I went and started this new thread…then left it dormant and neglected!
There are many reasons, not the least of which a very busy few weeks at work. Hopefully things will begin to calm down next week…but I don’t think the worst is over.
Things are dragging along over in my sitch. Right now, I struggle with what I can accept and what I don’t want to deal with for the rest of my life. A few examples...
My H will always be late. I can set examples, I can offer WOA when he’s early, I can show him what his tardiness does to myself and this family…but the bottom line is, being late is just who he is. Ask his managers, ask his friends. It isn’t right, it isn’t fair, it isn’t fun…but it is reality. I need to find peace within myself here, not get tied up in insecurities when the clock shows me its been x number of minutes past his set arrival time.
My H does not want to acknowledge or discuss his infidelity. I have just read Sage’s current posts, and her thoughts and feelings seem right in line with mine. However, my H has never wanted to discuss them. He has never fully admitted to any of it, even with the proof of the existence. That is frustrating to me, because I find that I lack the reassurance on future occurrences when I can’t focus on what happened at the time of the affair. I’m not sure if this is a deal breaker or not.

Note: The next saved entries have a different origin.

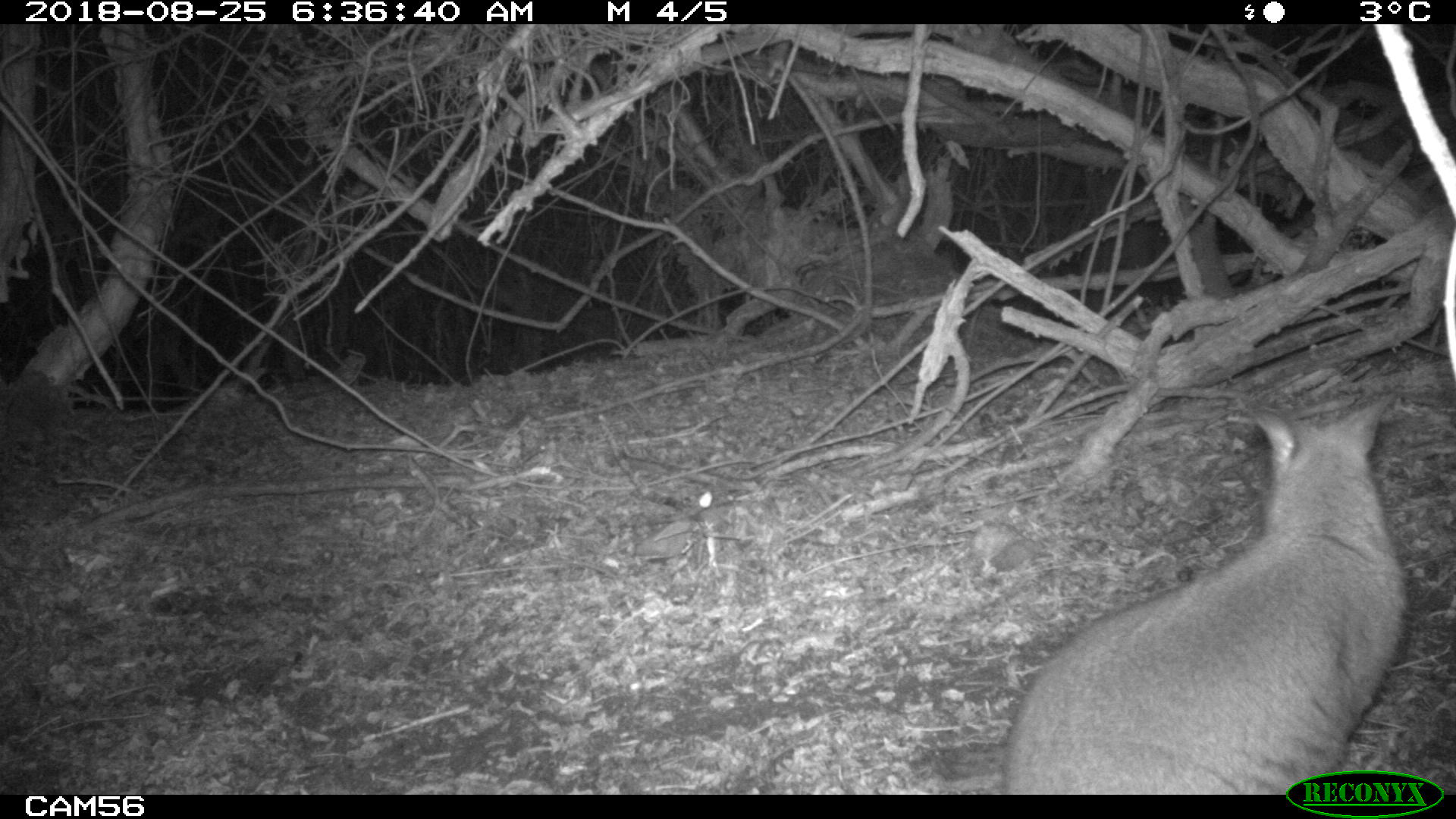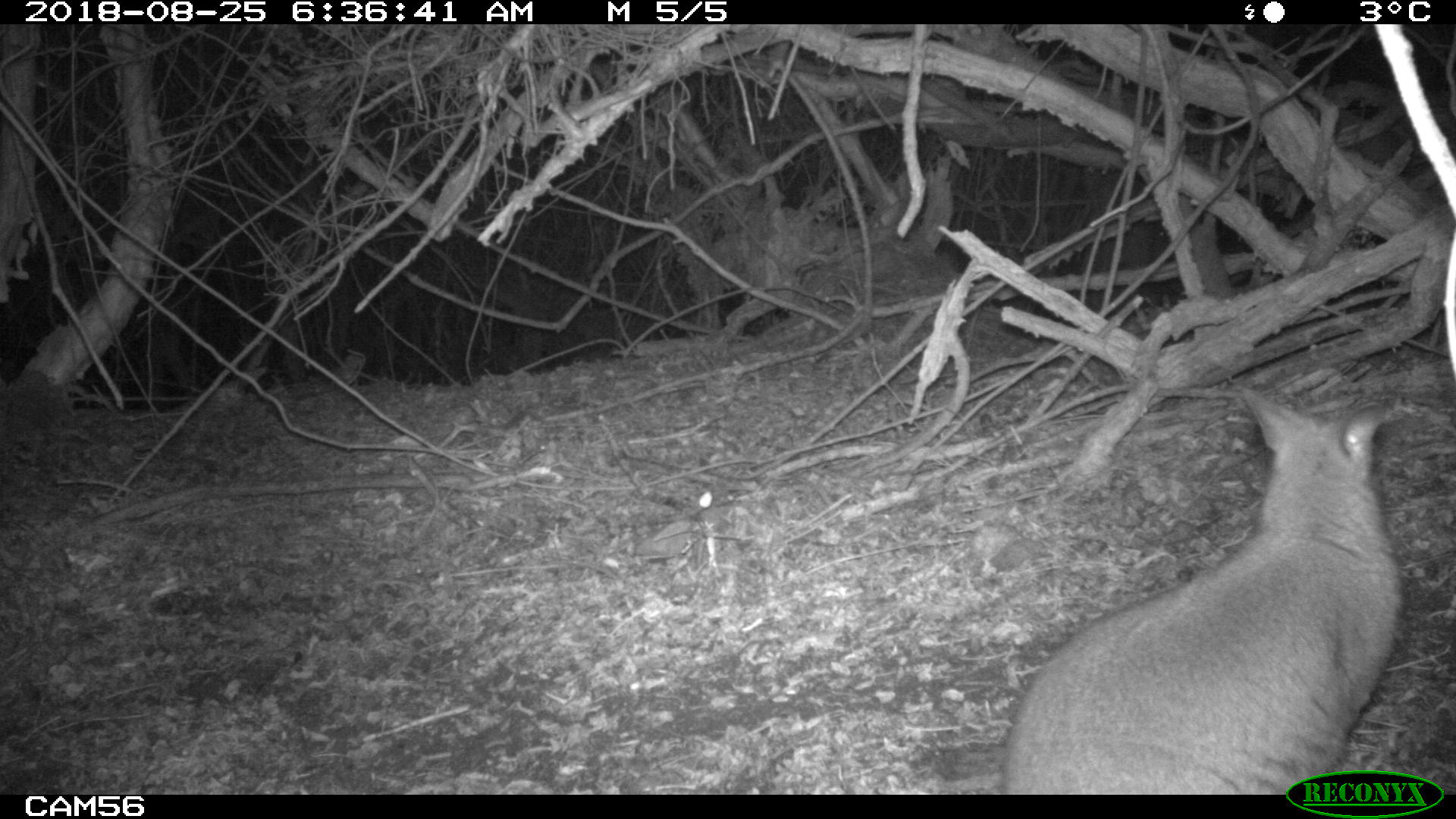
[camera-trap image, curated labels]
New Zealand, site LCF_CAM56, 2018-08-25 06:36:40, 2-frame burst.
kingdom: Animalia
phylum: Chordata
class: Mammalia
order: Diprotodontia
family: Macropodidae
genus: Notamacropus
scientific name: Notamacropus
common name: wallaby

As I read back on what I’ve just typed here (with more of these examples swimming around in my head), my first gut reaction is that there isn’t much positive going on if that is what comes to mind on my marriage.
I find myself looking to other families for examples on what should be. When I compare their lifestyles to ours, I just feel horrible. So, I put myself into a negative mindset, I give myself too much authority for deciding what should be and what shouldn’t be, I start building up resentments.
I know that my H loves us, even if he’s not the greatest at expressing that in terms that I understand. I feel his love, and I truly do know that he is trying. I’m to the point now that if I don’t have a solid commitment to this reconciliation, that love isn’t enough. I need a love that is unconditional, which is exactly what he’s asking from me.
The truth is that my H is happy with our current lifestyle. He truly feels more comfortable living apart and being married than he does living the life of a "sitcom family" (his words). That really bothers me, and I struggle to understand that this is how he grew up, so this is what he knows. We’re always more comfortable with what we know and what we’ve experienced, right?
That would make my overall, all encompassing goal to make him feel comfortable living a daily life that includes his family. It means making him feel safe enough to share his feelings, safe enough to take his space when he needs solitude, safe enough to open himself to the vulnerability that love brings.
I honestly believe I’ve made positive strides with that. I won’t say that I’ve completely given up emotional outbursts (yes, I’ve eaten fish… ) but they are far less frequently, and far less undeserved.
This month, that of October, I want to focus solely on being the best person that I can be. Hopefully, that will contribute to the overarching goal I’ve mentioned above. If not, then I’ll be a stronger person for the next step in this journey, and for me that means moving on.
Some goals for myself throughout October:
1. Drink water. 1 liter every day. 2. Take a multi-vitamin every day 3. Spend only one of my weekend days on cleaning and housework. 4. Go to bed at 10pm every night. 5. Finish and move into my new bedroom. 6. Complete all Christmas shopping so I can actually enjoy the holiday.
Some goals to be a better parent and/or wife throughout October:
1. Spend one entire day per week doing fun things (cider mill, parks, zoo, etc) 2. Stick with the evening routine during the week. 3. Accept cancellation of plans from H with a smile. 4. Continue to sort out emotions before they come out in the form of anger 5. Focus on the day, rather than the week ahead of it or the year behind it. 6. Be clear in my expectations, i.e. ask for what I want.
"It is not easy to find happiness in ourselves, and it is not possible to find it elsewhere."